Source text —
******

Latest Exchange between the Dusty, the O’Reilly-Loving faux-Democrat, and Jerry, Progressive Radio Advocate

“Baker, Jerry R )”
to Dusty
  1:17 pm (7 hours ago)

Hi Dusty,

We’re getting to be regular penpals. First of all, you don’t have to convince me of the viability or the audience for oldies. AND, there is no need to even speak of your own reputation, because it speaks for itself. I’m a baby boomer and I love oldies. When I moved to Cincinnati in 1973, I listened to you on the radio regularly. I’m not campaigning to replace oldies stations with Progressive Political Talk. I’m campaigning to restore this format somewhere in this town, anywhere in this town, for the audience who wants it. There is an audience. OK, it’s not as big as your format attracts, but I don’t think that’s the debate.

I wanted the HCDP [Hamilton County Democratic Party] to help promote this format because it presents the Progressive, Democrat[ic] views to this SW Ohio audience who are monopolized by the right-wing. I like the Ed Schultz show, as well as Stephanie Miller, because every day, they have major voices from the Democratic Party in Congress on the air giving their views. For example, yesterday, Ed had Senator Sherrod Brown on his show, but I was probably one of the few in this town who heard the interview. As long as the right-wing conservatives, like Hannity, Limbaugh, and Cunningham have exclusive rights to the microphone, the Democratic Party will always suffer as a near-silent minority in this town.

With your permission, I’d like to share with you some research on Arbitron ratings I had done which drives much of what I wrote about in the paper and my answers to you.

Here it is:

  • I looked at the Arbitron Ratings in January, 2006 when Progressive talk was still on WCKY (after one full year of operation) and the Sports Format (“the Homer”) was still on WSAI. At that time, WSAI was ranked 15th (out of 38) with a 2.4 share. WCKY was 18th with a 1.3 share. As I said in my mail to you, and in the paper, this isn’t great, but it isn’t terrible either. There are 38 stations in the ratings and by definition, that means there are going to be 38 stations ranked. Being in smack in the middle is bad? I say no, not when these people get a FREE license to use public airwaves.
  • In July, 2006 Clear Channel, i.e. Darryl Parks, moved the Progressive Format off of WCKY and over to WSAI. Here is an article which was written at the time. It has a celebratory tone about it, i.e. the “liberals” failed and they’re being demoted, but it also contains some data which I quoted in my emails and it mentions your name.

The article thanks email contributors like “Dusty Rhodes” for alerting them to the story. I’m guessing (?) your unhappiness over the format displacing your team on WCKY might have maintained your interest in this? It’s not clear what role you played in writing the article, but you got some credit.

******

[Segmentation data]
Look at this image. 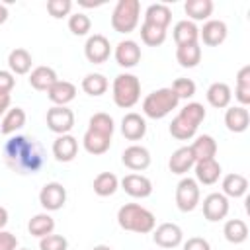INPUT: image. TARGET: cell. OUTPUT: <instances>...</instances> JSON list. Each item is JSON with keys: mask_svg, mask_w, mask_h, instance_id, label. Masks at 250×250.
Returning <instances> with one entry per match:
<instances>
[{"mask_svg": "<svg viewBox=\"0 0 250 250\" xmlns=\"http://www.w3.org/2000/svg\"><path fill=\"white\" fill-rule=\"evenodd\" d=\"M4 162L16 174H37L45 164V150L41 143L27 135H14L6 141Z\"/></svg>", "mask_w": 250, "mask_h": 250, "instance_id": "1", "label": "cell"}, {"mask_svg": "<svg viewBox=\"0 0 250 250\" xmlns=\"http://www.w3.org/2000/svg\"><path fill=\"white\" fill-rule=\"evenodd\" d=\"M117 225L129 232L148 234L156 227V217L152 211L139 203H125L117 211Z\"/></svg>", "mask_w": 250, "mask_h": 250, "instance_id": "2", "label": "cell"}, {"mask_svg": "<svg viewBox=\"0 0 250 250\" xmlns=\"http://www.w3.org/2000/svg\"><path fill=\"white\" fill-rule=\"evenodd\" d=\"M111 96L117 107L129 109L141 100V80L131 72H121L113 78Z\"/></svg>", "mask_w": 250, "mask_h": 250, "instance_id": "3", "label": "cell"}, {"mask_svg": "<svg viewBox=\"0 0 250 250\" xmlns=\"http://www.w3.org/2000/svg\"><path fill=\"white\" fill-rule=\"evenodd\" d=\"M180 104L172 88H158L143 100V113L150 119H162Z\"/></svg>", "mask_w": 250, "mask_h": 250, "instance_id": "4", "label": "cell"}, {"mask_svg": "<svg viewBox=\"0 0 250 250\" xmlns=\"http://www.w3.org/2000/svg\"><path fill=\"white\" fill-rule=\"evenodd\" d=\"M141 2L139 0H117L111 12V27L117 33H131L139 25Z\"/></svg>", "mask_w": 250, "mask_h": 250, "instance_id": "5", "label": "cell"}, {"mask_svg": "<svg viewBox=\"0 0 250 250\" xmlns=\"http://www.w3.org/2000/svg\"><path fill=\"white\" fill-rule=\"evenodd\" d=\"M201 201V189L195 178H182L176 186V207L182 213H191Z\"/></svg>", "mask_w": 250, "mask_h": 250, "instance_id": "6", "label": "cell"}, {"mask_svg": "<svg viewBox=\"0 0 250 250\" xmlns=\"http://www.w3.org/2000/svg\"><path fill=\"white\" fill-rule=\"evenodd\" d=\"M45 121H47L49 131L57 135H68L70 129L74 127V113L66 105H53L47 109Z\"/></svg>", "mask_w": 250, "mask_h": 250, "instance_id": "7", "label": "cell"}, {"mask_svg": "<svg viewBox=\"0 0 250 250\" xmlns=\"http://www.w3.org/2000/svg\"><path fill=\"white\" fill-rule=\"evenodd\" d=\"M39 203L45 211H59L66 203V188L61 182H47L39 191Z\"/></svg>", "mask_w": 250, "mask_h": 250, "instance_id": "8", "label": "cell"}, {"mask_svg": "<svg viewBox=\"0 0 250 250\" xmlns=\"http://www.w3.org/2000/svg\"><path fill=\"white\" fill-rule=\"evenodd\" d=\"M84 55L90 62L94 64H102L109 59L111 55V45H109V39L102 33H94L86 39L84 43Z\"/></svg>", "mask_w": 250, "mask_h": 250, "instance_id": "9", "label": "cell"}, {"mask_svg": "<svg viewBox=\"0 0 250 250\" xmlns=\"http://www.w3.org/2000/svg\"><path fill=\"white\" fill-rule=\"evenodd\" d=\"M152 240L156 246L168 250V248H176L182 244L184 240V230L180 225L176 223H162L152 230Z\"/></svg>", "mask_w": 250, "mask_h": 250, "instance_id": "10", "label": "cell"}, {"mask_svg": "<svg viewBox=\"0 0 250 250\" xmlns=\"http://www.w3.org/2000/svg\"><path fill=\"white\" fill-rule=\"evenodd\" d=\"M229 215V197H225L221 191H213L203 199V217L209 223L223 221Z\"/></svg>", "mask_w": 250, "mask_h": 250, "instance_id": "11", "label": "cell"}, {"mask_svg": "<svg viewBox=\"0 0 250 250\" xmlns=\"http://www.w3.org/2000/svg\"><path fill=\"white\" fill-rule=\"evenodd\" d=\"M119 184H121V189L135 199H145L152 193V182L143 174H135V172L127 174Z\"/></svg>", "mask_w": 250, "mask_h": 250, "instance_id": "12", "label": "cell"}, {"mask_svg": "<svg viewBox=\"0 0 250 250\" xmlns=\"http://www.w3.org/2000/svg\"><path fill=\"white\" fill-rule=\"evenodd\" d=\"M227 35H229V27L223 20H207L199 29V39L207 47H219L221 43H225Z\"/></svg>", "mask_w": 250, "mask_h": 250, "instance_id": "13", "label": "cell"}, {"mask_svg": "<svg viewBox=\"0 0 250 250\" xmlns=\"http://www.w3.org/2000/svg\"><path fill=\"white\" fill-rule=\"evenodd\" d=\"M113 57L117 61L119 66L123 68H133L139 64L141 61V47L137 41L133 39H123L115 45V51H113Z\"/></svg>", "mask_w": 250, "mask_h": 250, "instance_id": "14", "label": "cell"}, {"mask_svg": "<svg viewBox=\"0 0 250 250\" xmlns=\"http://www.w3.org/2000/svg\"><path fill=\"white\" fill-rule=\"evenodd\" d=\"M121 162L125 168H129L133 172H143L150 166V152H148V148H145L141 145H131L123 150Z\"/></svg>", "mask_w": 250, "mask_h": 250, "instance_id": "15", "label": "cell"}, {"mask_svg": "<svg viewBox=\"0 0 250 250\" xmlns=\"http://www.w3.org/2000/svg\"><path fill=\"white\" fill-rule=\"evenodd\" d=\"M121 133L127 141H141L146 135V121L141 113L129 111L121 119Z\"/></svg>", "mask_w": 250, "mask_h": 250, "instance_id": "16", "label": "cell"}, {"mask_svg": "<svg viewBox=\"0 0 250 250\" xmlns=\"http://www.w3.org/2000/svg\"><path fill=\"white\" fill-rule=\"evenodd\" d=\"M53 156L57 162H72L78 154V141L72 135H59L53 141Z\"/></svg>", "mask_w": 250, "mask_h": 250, "instance_id": "17", "label": "cell"}, {"mask_svg": "<svg viewBox=\"0 0 250 250\" xmlns=\"http://www.w3.org/2000/svg\"><path fill=\"white\" fill-rule=\"evenodd\" d=\"M195 168V182L197 184H203V186H213L219 182L221 178V164L215 160V158H207V160H197L193 164Z\"/></svg>", "mask_w": 250, "mask_h": 250, "instance_id": "18", "label": "cell"}, {"mask_svg": "<svg viewBox=\"0 0 250 250\" xmlns=\"http://www.w3.org/2000/svg\"><path fill=\"white\" fill-rule=\"evenodd\" d=\"M225 125L230 133H244L250 125V113L242 105H230L225 111Z\"/></svg>", "mask_w": 250, "mask_h": 250, "instance_id": "19", "label": "cell"}, {"mask_svg": "<svg viewBox=\"0 0 250 250\" xmlns=\"http://www.w3.org/2000/svg\"><path fill=\"white\" fill-rule=\"evenodd\" d=\"M195 164V158L191 154V148L189 146H180L172 152L170 160H168V168L172 174H178V176H184L186 172H189Z\"/></svg>", "mask_w": 250, "mask_h": 250, "instance_id": "20", "label": "cell"}, {"mask_svg": "<svg viewBox=\"0 0 250 250\" xmlns=\"http://www.w3.org/2000/svg\"><path fill=\"white\" fill-rule=\"evenodd\" d=\"M57 80H59V76H57L55 68L45 66V64L35 66V68L29 72V86H31L33 90H39V92H47Z\"/></svg>", "mask_w": 250, "mask_h": 250, "instance_id": "21", "label": "cell"}, {"mask_svg": "<svg viewBox=\"0 0 250 250\" xmlns=\"http://www.w3.org/2000/svg\"><path fill=\"white\" fill-rule=\"evenodd\" d=\"M47 98L55 105H66L76 98V86L72 82H68V80H57L47 90Z\"/></svg>", "mask_w": 250, "mask_h": 250, "instance_id": "22", "label": "cell"}, {"mask_svg": "<svg viewBox=\"0 0 250 250\" xmlns=\"http://www.w3.org/2000/svg\"><path fill=\"white\" fill-rule=\"evenodd\" d=\"M209 105L217 107V109H225L230 105V100H232V90L227 82H213L209 88H207V94H205Z\"/></svg>", "mask_w": 250, "mask_h": 250, "instance_id": "23", "label": "cell"}, {"mask_svg": "<svg viewBox=\"0 0 250 250\" xmlns=\"http://www.w3.org/2000/svg\"><path fill=\"white\" fill-rule=\"evenodd\" d=\"M31 64H33V59H31V53L23 47H16L10 51L8 55V68L10 72L16 76V74H27L31 72Z\"/></svg>", "mask_w": 250, "mask_h": 250, "instance_id": "24", "label": "cell"}, {"mask_svg": "<svg viewBox=\"0 0 250 250\" xmlns=\"http://www.w3.org/2000/svg\"><path fill=\"white\" fill-rule=\"evenodd\" d=\"M82 145H84V150H86L88 154L98 156V154H104V152L109 150V146H111V137L102 135V133H96V131H92V129H86V133H84V137H82Z\"/></svg>", "mask_w": 250, "mask_h": 250, "instance_id": "25", "label": "cell"}, {"mask_svg": "<svg viewBox=\"0 0 250 250\" xmlns=\"http://www.w3.org/2000/svg\"><path fill=\"white\" fill-rule=\"evenodd\" d=\"M176 47L178 45H189V43H199V27L189 21V20H180L174 29H172Z\"/></svg>", "mask_w": 250, "mask_h": 250, "instance_id": "26", "label": "cell"}, {"mask_svg": "<svg viewBox=\"0 0 250 250\" xmlns=\"http://www.w3.org/2000/svg\"><path fill=\"white\" fill-rule=\"evenodd\" d=\"M221 188H223L221 193H223L225 197H232V199H236V197L246 195V191H248V180H246L242 174L230 172V174H227V176L223 178Z\"/></svg>", "mask_w": 250, "mask_h": 250, "instance_id": "27", "label": "cell"}, {"mask_svg": "<svg viewBox=\"0 0 250 250\" xmlns=\"http://www.w3.org/2000/svg\"><path fill=\"white\" fill-rule=\"evenodd\" d=\"M191 154L197 160H207V158H215L217 154V141L211 135H197L195 141L189 145Z\"/></svg>", "mask_w": 250, "mask_h": 250, "instance_id": "28", "label": "cell"}, {"mask_svg": "<svg viewBox=\"0 0 250 250\" xmlns=\"http://www.w3.org/2000/svg\"><path fill=\"white\" fill-rule=\"evenodd\" d=\"M213 8H215V4H213V0H188L186 4H184V12L188 14V18H189V21H207L209 20V16L213 14Z\"/></svg>", "mask_w": 250, "mask_h": 250, "instance_id": "29", "label": "cell"}, {"mask_svg": "<svg viewBox=\"0 0 250 250\" xmlns=\"http://www.w3.org/2000/svg\"><path fill=\"white\" fill-rule=\"evenodd\" d=\"M172 21V10L166 6V4H150L146 10H145V23H150V25H158V27H168Z\"/></svg>", "mask_w": 250, "mask_h": 250, "instance_id": "30", "label": "cell"}, {"mask_svg": "<svg viewBox=\"0 0 250 250\" xmlns=\"http://www.w3.org/2000/svg\"><path fill=\"white\" fill-rule=\"evenodd\" d=\"M176 61L184 68H193L201 62V47L199 43H189V45H178L176 47Z\"/></svg>", "mask_w": 250, "mask_h": 250, "instance_id": "31", "label": "cell"}, {"mask_svg": "<svg viewBox=\"0 0 250 250\" xmlns=\"http://www.w3.org/2000/svg\"><path fill=\"white\" fill-rule=\"evenodd\" d=\"M25 125V111L21 107H10L4 117H2V123H0V133L2 135H14L16 131H20L21 127Z\"/></svg>", "mask_w": 250, "mask_h": 250, "instance_id": "32", "label": "cell"}, {"mask_svg": "<svg viewBox=\"0 0 250 250\" xmlns=\"http://www.w3.org/2000/svg\"><path fill=\"white\" fill-rule=\"evenodd\" d=\"M92 188H94V193L96 195L109 197V195H113L119 189V180H117V176L113 172H102V174H98L94 178Z\"/></svg>", "mask_w": 250, "mask_h": 250, "instance_id": "33", "label": "cell"}, {"mask_svg": "<svg viewBox=\"0 0 250 250\" xmlns=\"http://www.w3.org/2000/svg\"><path fill=\"white\" fill-rule=\"evenodd\" d=\"M27 230H29L31 236L43 238V236H47V234H51L55 230V219L49 213H37V215H33L29 219Z\"/></svg>", "mask_w": 250, "mask_h": 250, "instance_id": "34", "label": "cell"}, {"mask_svg": "<svg viewBox=\"0 0 250 250\" xmlns=\"http://www.w3.org/2000/svg\"><path fill=\"white\" fill-rule=\"evenodd\" d=\"M168 131H170V135H172L174 139H178V141H189V139L195 137L197 125H193L191 121H188L186 117H182V115L178 113V115L172 119Z\"/></svg>", "mask_w": 250, "mask_h": 250, "instance_id": "35", "label": "cell"}, {"mask_svg": "<svg viewBox=\"0 0 250 250\" xmlns=\"http://www.w3.org/2000/svg\"><path fill=\"white\" fill-rule=\"evenodd\" d=\"M223 234L230 244H242L248 238V225L242 219H229L223 227Z\"/></svg>", "mask_w": 250, "mask_h": 250, "instance_id": "36", "label": "cell"}, {"mask_svg": "<svg viewBox=\"0 0 250 250\" xmlns=\"http://www.w3.org/2000/svg\"><path fill=\"white\" fill-rule=\"evenodd\" d=\"M107 88H109V82H107V78H105L102 72H90V74H86V76L82 78V90H84L88 96L98 98V96L105 94Z\"/></svg>", "mask_w": 250, "mask_h": 250, "instance_id": "37", "label": "cell"}, {"mask_svg": "<svg viewBox=\"0 0 250 250\" xmlns=\"http://www.w3.org/2000/svg\"><path fill=\"white\" fill-rule=\"evenodd\" d=\"M141 41L145 45H148V47H158V45H162L166 41V29L143 21V25H141Z\"/></svg>", "mask_w": 250, "mask_h": 250, "instance_id": "38", "label": "cell"}, {"mask_svg": "<svg viewBox=\"0 0 250 250\" xmlns=\"http://www.w3.org/2000/svg\"><path fill=\"white\" fill-rule=\"evenodd\" d=\"M88 129L111 137L113 131H115V123H113V117H111L109 113L98 111V113H94V115L90 117V121H88Z\"/></svg>", "mask_w": 250, "mask_h": 250, "instance_id": "39", "label": "cell"}, {"mask_svg": "<svg viewBox=\"0 0 250 250\" xmlns=\"http://www.w3.org/2000/svg\"><path fill=\"white\" fill-rule=\"evenodd\" d=\"M68 29L72 35H88V31L92 29V20L88 18V14L84 12H76L72 16H68Z\"/></svg>", "mask_w": 250, "mask_h": 250, "instance_id": "40", "label": "cell"}, {"mask_svg": "<svg viewBox=\"0 0 250 250\" xmlns=\"http://www.w3.org/2000/svg\"><path fill=\"white\" fill-rule=\"evenodd\" d=\"M180 115L182 117H186L188 121H191L193 125H201V121L205 119V107H203V104H199V102H188L182 109H180Z\"/></svg>", "mask_w": 250, "mask_h": 250, "instance_id": "41", "label": "cell"}, {"mask_svg": "<svg viewBox=\"0 0 250 250\" xmlns=\"http://www.w3.org/2000/svg\"><path fill=\"white\" fill-rule=\"evenodd\" d=\"M170 88L174 90L178 100H189L195 96V82L191 78H176Z\"/></svg>", "mask_w": 250, "mask_h": 250, "instance_id": "42", "label": "cell"}, {"mask_svg": "<svg viewBox=\"0 0 250 250\" xmlns=\"http://www.w3.org/2000/svg\"><path fill=\"white\" fill-rule=\"evenodd\" d=\"M68 248V240L62 234H47L43 238H39V250H66Z\"/></svg>", "mask_w": 250, "mask_h": 250, "instance_id": "43", "label": "cell"}, {"mask_svg": "<svg viewBox=\"0 0 250 250\" xmlns=\"http://www.w3.org/2000/svg\"><path fill=\"white\" fill-rule=\"evenodd\" d=\"M70 10H72V2L70 0H49L47 2V12L55 20H61V18L68 16Z\"/></svg>", "mask_w": 250, "mask_h": 250, "instance_id": "44", "label": "cell"}, {"mask_svg": "<svg viewBox=\"0 0 250 250\" xmlns=\"http://www.w3.org/2000/svg\"><path fill=\"white\" fill-rule=\"evenodd\" d=\"M16 86V76L10 70H0V94H10Z\"/></svg>", "mask_w": 250, "mask_h": 250, "instance_id": "45", "label": "cell"}, {"mask_svg": "<svg viewBox=\"0 0 250 250\" xmlns=\"http://www.w3.org/2000/svg\"><path fill=\"white\" fill-rule=\"evenodd\" d=\"M184 250H211V244L203 236H191L184 242Z\"/></svg>", "mask_w": 250, "mask_h": 250, "instance_id": "46", "label": "cell"}, {"mask_svg": "<svg viewBox=\"0 0 250 250\" xmlns=\"http://www.w3.org/2000/svg\"><path fill=\"white\" fill-rule=\"evenodd\" d=\"M18 248V238L16 234L8 230H0V250H16Z\"/></svg>", "mask_w": 250, "mask_h": 250, "instance_id": "47", "label": "cell"}, {"mask_svg": "<svg viewBox=\"0 0 250 250\" xmlns=\"http://www.w3.org/2000/svg\"><path fill=\"white\" fill-rule=\"evenodd\" d=\"M234 98L240 102V105H242V107H246V105L250 104V86H240V84H236Z\"/></svg>", "mask_w": 250, "mask_h": 250, "instance_id": "48", "label": "cell"}, {"mask_svg": "<svg viewBox=\"0 0 250 250\" xmlns=\"http://www.w3.org/2000/svg\"><path fill=\"white\" fill-rule=\"evenodd\" d=\"M10 104H12L10 94H0V115H4L10 109Z\"/></svg>", "mask_w": 250, "mask_h": 250, "instance_id": "49", "label": "cell"}, {"mask_svg": "<svg viewBox=\"0 0 250 250\" xmlns=\"http://www.w3.org/2000/svg\"><path fill=\"white\" fill-rule=\"evenodd\" d=\"M8 219H10V215H8V209L0 205V230H4V227L8 225Z\"/></svg>", "mask_w": 250, "mask_h": 250, "instance_id": "50", "label": "cell"}, {"mask_svg": "<svg viewBox=\"0 0 250 250\" xmlns=\"http://www.w3.org/2000/svg\"><path fill=\"white\" fill-rule=\"evenodd\" d=\"M6 20H8V8H6V4H0V25H2Z\"/></svg>", "mask_w": 250, "mask_h": 250, "instance_id": "51", "label": "cell"}, {"mask_svg": "<svg viewBox=\"0 0 250 250\" xmlns=\"http://www.w3.org/2000/svg\"><path fill=\"white\" fill-rule=\"evenodd\" d=\"M92 250H113L111 246H107V244H96Z\"/></svg>", "mask_w": 250, "mask_h": 250, "instance_id": "52", "label": "cell"}, {"mask_svg": "<svg viewBox=\"0 0 250 250\" xmlns=\"http://www.w3.org/2000/svg\"><path fill=\"white\" fill-rule=\"evenodd\" d=\"M20 250H29V248H20Z\"/></svg>", "mask_w": 250, "mask_h": 250, "instance_id": "53", "label": "cell"}]
</instances>
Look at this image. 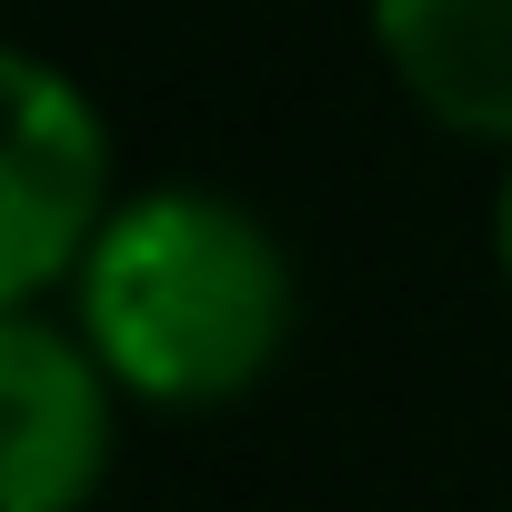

******

Aim 1 — Copy the radio email starting at "With your permission, I’d" and ending at "answers to you.", and switch "permission" to "approval".
Aim 2 — According to the radio email, what share did WCKY have in the January 2006 Arbitron ratings?
Rely on the radio email alone.

Correct result 1 —
With your approval, I’d like to share with you some research on Arbitron ratings I had done which drives much of what I wrote about in the paper and my answers to you.

Correct result 2 — A 1.3 share.